■ READING TEXT:
Start of Block

Why I Resigned as CEO of a CCG
This article was first published in the Guardian on the 23rd June 2015
At 4pm on Tuesday 13th January this year, less than two weeks after the Christmas break, I walked nervously into the Chair’s office and resigned.
A few hours later, I was sat in a bar with some friends, their faces etched with disbelief, being interrogated about what I had just done. After finally exhausting the ‘and then what did he say?’ questions, one of the group asked, ‘But what I still don’t understand is why? You are the Chief Executive – why would you walk away from such a well-paid job, with its final salary pension, when you don’t have to? Why?’
The last time I had encountered that degree of questioning from them was twenty years earlier, when having graduated from Oxford I decided to spurn the advances of the city and instead pursue a career in NHS management. My answer then was that I didn’t want to wake up when I was 40 (40 seeming very old at that point) and discover that what I had achieved was simply earning a pile of money. I wanted to do something more with my life. I wanted to make a difference, and working in the NHS felt like an opportunity to positively impact on the lives of people who need help most.
I have worked in the NHS for 20 years. And in that time I have met many front line staff who work every day under exceptionally difficult circumstances, and who do, truly, impact upon the lives of patients and their carers. I have always felt my job is to do what I can to make their lives easier, to create systems that work better for them, and to try to solve as many of their problems as I can.
There have been times when I have felt that this was exactly what I was doing, for example when I was able to facilitate the introduction of a Community Elderly Care Service, that had been the brainchild of the local Elderly Care consultants who could see that their expertise was needed more out in the community than in the hospital.
But there have been other times when I have felt like I am not making any difference at all. The endless meetings, the incessant reporting, the answering to the latest political diktat. The NHS operates from the top down, but what makes sense in Whitehall rarely makes sense to the staff on the front line.
I vividly remember driving home at 8pm one evening when the phone rang. It was the local regional manager, who wanted information for her manager for 8am the next morning (because he had a meeting with Secretary of State). I arrived home, called a number of staff and between us we worked until midnight pulling the information together. But for what? We weren’t adding any value, simply feeding a system that demanded it.

End of Block

■ DATA SECTION:
Start of Block

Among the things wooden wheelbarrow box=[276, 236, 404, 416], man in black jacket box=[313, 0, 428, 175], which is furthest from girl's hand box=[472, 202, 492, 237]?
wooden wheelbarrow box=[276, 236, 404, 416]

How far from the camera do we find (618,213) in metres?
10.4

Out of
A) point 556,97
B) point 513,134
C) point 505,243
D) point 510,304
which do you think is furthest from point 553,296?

End of Block

■ TASKS AND EXERCISES:
1 > In the resignation article, rewrite the passage starting with "But there have" and going on through "that demanded it.", putting "Westminster" in place of "Whitehall".
2 > According to the resignation article, why did the author choose a career in NHS management rather than the city after graduating from Oxford? Answer in one to three sentences.
3 > Answer these questions from the resignation article:
(a) At what time and on what date did the author resign?
(b) For how many years has the author worked in the NHS?
(c) Whose idea was the Community Elderly Care Service?

■ SOLUTIONS IN ORDER:
1 >
But there have been other times when I have felt like I am not making any difference at all. The endless meetings, the incessant reporting, the answering to the latest political diktat. The NHS operates from the top down, but what makes sense in Westminster rarely makes sense to the staff on the front line.
I vividly remember driving home at 8pm one evening when the phone rang. It was the local regional manager, who wanted information for her manager for 8am the next morning (because he had a meeting with Secretary of State). I arrived home, called a number of staff and between us we worked until midnight pulling the information together. But for what? We weren’t adding any value, simply feeding a system that demanded it.

2 > The author did not want to reach 40 and find that the only achievement had been earning a lot of money. The author wanted to make a difference, and the NHS seemed to offer a chance to improve the lives of the people who need help most.

3 >
(a) At 4pm on Tuesday 13th January.
(b) 20 years.
(c) The local Elderly Care consultants.